I was out of town yesterday, so I missed out on most of the hoopla surrounding the Pope’s comments. But having had a chance to see the raw footage and how people are reacting, I wanted to put it in context, if for no other reason than to sort it out myself.
Early in the video, Pope Francis says (in Spanish):
If a gay person is a person of good will who seeks God, who am I to judge?
Those remarks, seemingly friendlier to the gay community than anything a Pope has said in the past, struck a nerve with a lot of people.

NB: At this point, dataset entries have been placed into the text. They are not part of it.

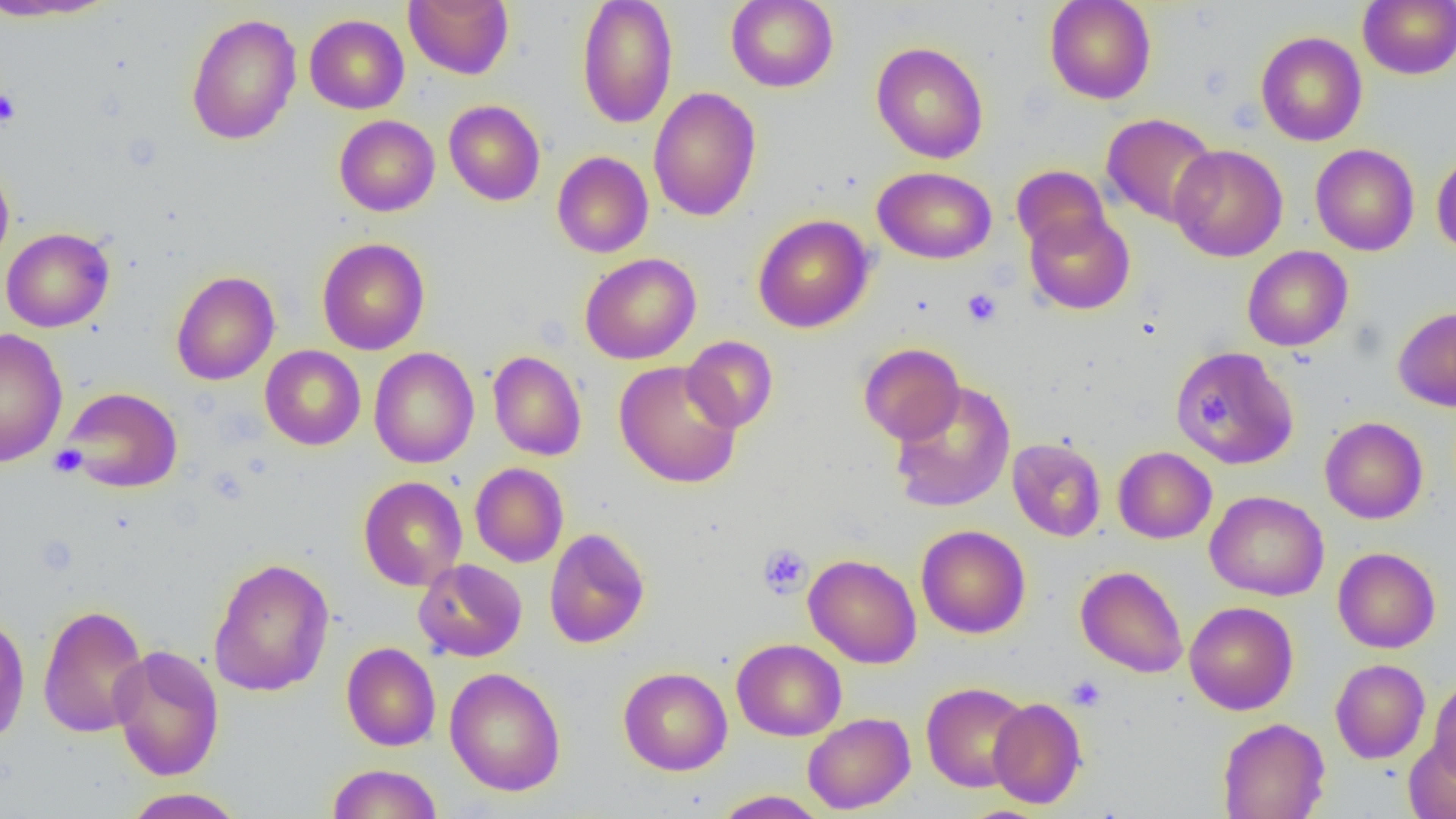 Approximate bounding boxes as (x1, y1, x2, y2) in pixels. Uninfected red blood cell locations: (0, 0, 119, 22), (404, 0, 514, 79), (576, 0, 678, 129), (726, 0, 838, 92), (1044, 0, 1157, 104), (1358, 0, 1456, 79), (186, 13, 302, 145), (304, 14, 409, 114), (1255, 31, 1367, 146), (871, 41, 988, 163), (648, 86, 762, 221), (444, 100, 545, 206), (1102, 113, 1219, 227), (334, 115, 440, 217), (1169, 144, 1288, 262), (1310, 144, 1419, 255), (1431, 150, 1456, 257), (552, 151, 653, 258), (0, 159, 14, 270), (1012, 165, 1110, 255), (872, 166, 997, 264), (1024, 210, 1135, 315), (753, 214, 874, 333), (1, 227, 114, 332), (316, 237, 430, 355), (1242, 246, 1352, 351), (579, 252, 701, 364), (171, 270, 280, 385), (1393, 306, 1456, 411), (0, 328, 67, 467), (681, 336, 778, 432), (858, 343, 965, 445), (260, 345, 366, 450), (1173, 346, 1299, 469), (368, 347, 479, 468), (488, 350, 586, 460), (613, 360, 744, 488), (889, 381, 1016, 513), (61, 386, 183, 493), (1319, 416, 1428, 524), (1007, 438, 1106, 541), (1113, 446, 1216, 543), (470, 463, 569, 567), (358, 476, 468, 591), (1205, 490, 1329, 601), (1195, 492, 1311, 713), (916, 525, 1031, 638), (543, 528, 650, 649), (1333, 547, 1441, 653), (804, 554, 921, 668), (208, 557, 335, 696), (414, 559, 528, 662), (1075, 565, 1188, 678), (1184, 601, 1298, 715), (38, 603, 149, 739), (0, 611, 30, 746), (732, 638, 846, 741), (341, 642, 440, 751), (110, 644, 225, 781), (1330, 659, 1430, 764), (618, 666, 732, 775), (445, 667, 566, 797), (1428, 675, 1456, 784), (921, 682, 1031, 792), (988, 698, 1087, 809), (802, 712, 915, 814), (1217, 717, 1330, 819), (1404, 738, 1456, 818), (326, 763, 443, 818), (121, 788, 245, 818), (712, 789, 829, 818). Platelet locations: (0, 88, 21, 128), (962, 288, 1002, 327), (1193, 399, 1228, 427), (49, 445, 87, 477), (757, 544, 812, 599), (1066, 675, 1107, 711). Slide-level diagnosis: negative for blood parasites. Thin blood film. Optical microscopy. Single field of view. Image is 1456×819 pixels. 1000x magnification.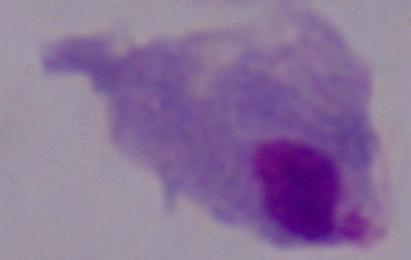
Summary:
  - Magnification: 1000x
  - Identification: trichomonad
  - Modality: micrographLocate every Plasmodium parasite.
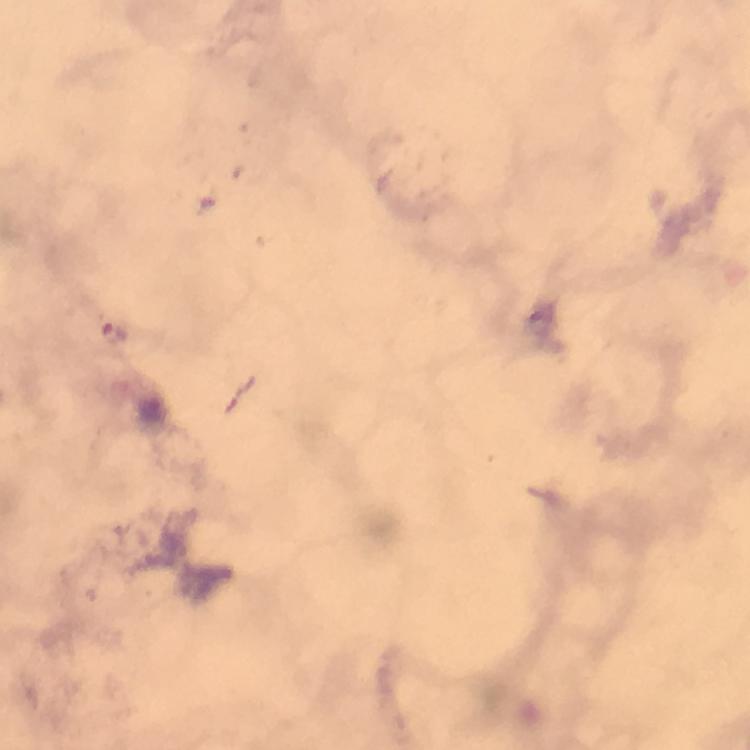

Approximate object centers, in pixels from the top-left corner.
Plasmodium parasites: (x=114, y=331).

immersion oil = used
preparation = thick blood smear
image size = 750×750 pixels
cropped from = one field of view
capture = smartphone mounted on the microscope
context = from a diagnostic examination for malaria
stain = Giemsa
magnification = 100xReport the malaria status of this cell.
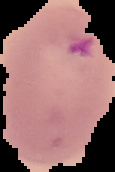
It is parasitized.

{
  "image_type": "segmented cell region on a black background",
  "image_size": "115×172 pixels",
  "preparation": "thin blood smear"
}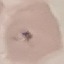
malaria status = uninfected
preparation = thin smear
capture = smartphone camera at the microscope eyepiece
stain = Giemsa
image type = cell patch, automatically extracted from a larger field of view and resized to 64 × 64 pixelsAssess this cell for malaria.
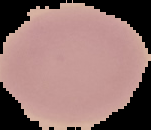
It is uninfected.

From a thin blood smear. Image is 151×130 pixels. Segmented cell region on a black background.Outline each Plasmodium parasite.
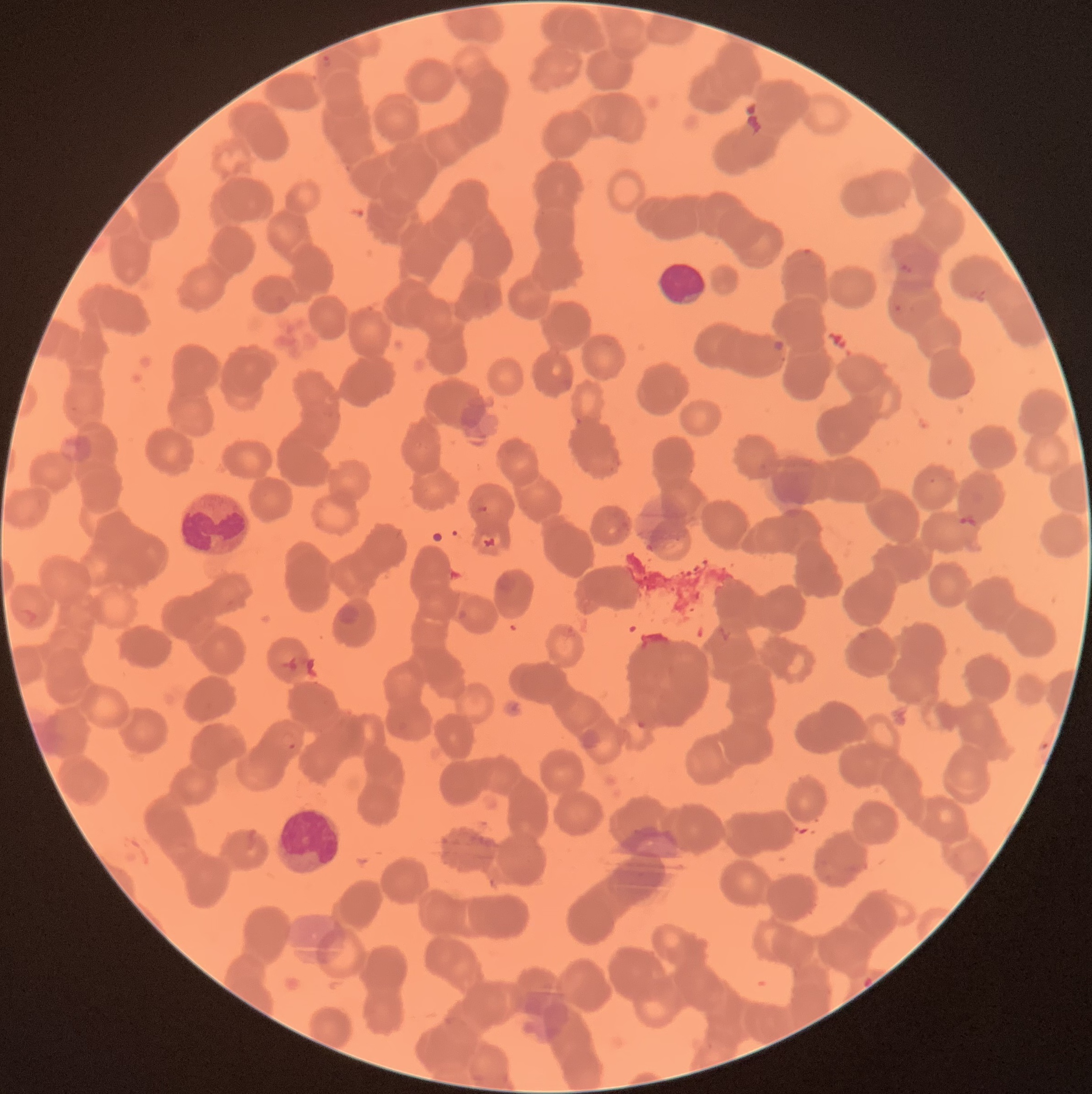
Approximate bounding boxes as (x1, y1, x2, y2) in pixels.
Plasmodium parasites: (320, 55, 333, 70), (900, 263, 913, 274), (893, 303, 904, 314), (770, 339, 785, 355), (473, 504, 488, 514), (959, 513, 978, 530), (636, 719, 648, 731), (279, 733, 297, 750), (863, 976, 873, 988).

Summary:
  - White blood cell locations: (658, 262, 707, 308), (180, 492, 249, 557), (273, 803, 343, 876)
  - Modality: optical microscopy
  - Red blood cell morphology: rouleaux formation
  - Image size: 1092×1094 pixels
  - Preparation: thin blood smear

What’s so striking to me is not what he said, but how he said it: the gentleness, the humor, the transparency. I find myself with tears in my eyes as I watch him. I’ve lived a long time to hear a Pope speak like that — with gentleness and openness, reasserting established dogma with sudden, sweeping exceptions that aren’t quite exceptions — except they sure sound like them.
Of course, the Pope still thinks Sullivan is a sinner. And even if he’s not judging gay people, surely, in his mind, God is.

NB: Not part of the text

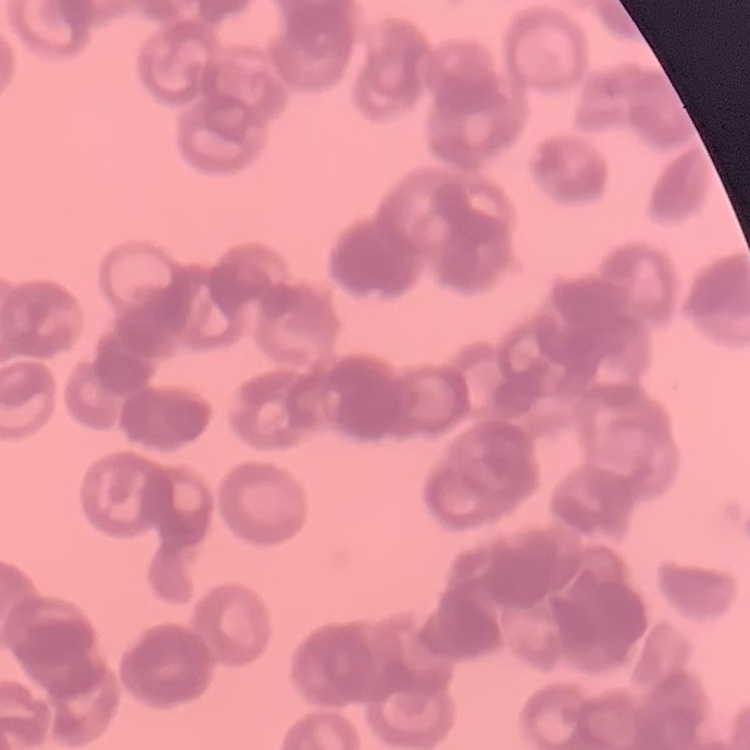
Summary:
  - Erythrocyte morphology: rouleaux formation
  - Stain: Field's or Giemsa
  - Preparation: thin peripheral smear
  - Image type: one tile cut from a larger photomicrograph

The teachings of the Roman Catholic Church on this matter are not so different than what you’d hear from a slightly-younger evangelical Christian, which is to say that it’s not a sin to be gay, only a sin to act on your gayness.
While this Pope certainly seems nicer than his predecessors, especially on this issue, I’m not buying this idea that he’s doing anything different or progressive. He’s telling people to treat each with respect, regardless of theology. He said the same thing about atheists not too long ago (a Vatican spokesperson had to later clarify that atheists were still hellbound).That’s a sweet sentiment — to treat each other with respect — but it’s not very radical. It’s common sense. And it says a lot about the Catholic Church that a Pope who stresses common sense is doing something newsworthy.
Now, if the Pope demanded that Church leaders stop opposing LGBT rights, we’d finally be getting somewhere. But that didn’t happen.
Remember: Pope-Who-Am-I-To-Judge had no problem throwing gay people under the bus when his name was Cardinal Jorge Mario Bergoglio:
In 2010 he asserted that gay adoption is a form of discrimination against children…
Bergoglio asked monasteries to pray “fervently” that lawmakers in Argentina did not go through with plans to legalize same sex marriage because it would “seriously damage the family.”
“At stake is the identity and survival of the family: father, mother and children,” he wrote. “At stake are the lives of many children who will be discriminated against in advance, and deprived of their human development given by a father and a mother and willed by God. At stake is the total rejection of God’s law engraved in our hearts.”
Has he taken those statements back? Not as far as I can tell.
Moral of the story:
If you’re celibate and gay, you’re okay.
If you’ve had gay sex, well, have fun in Hell.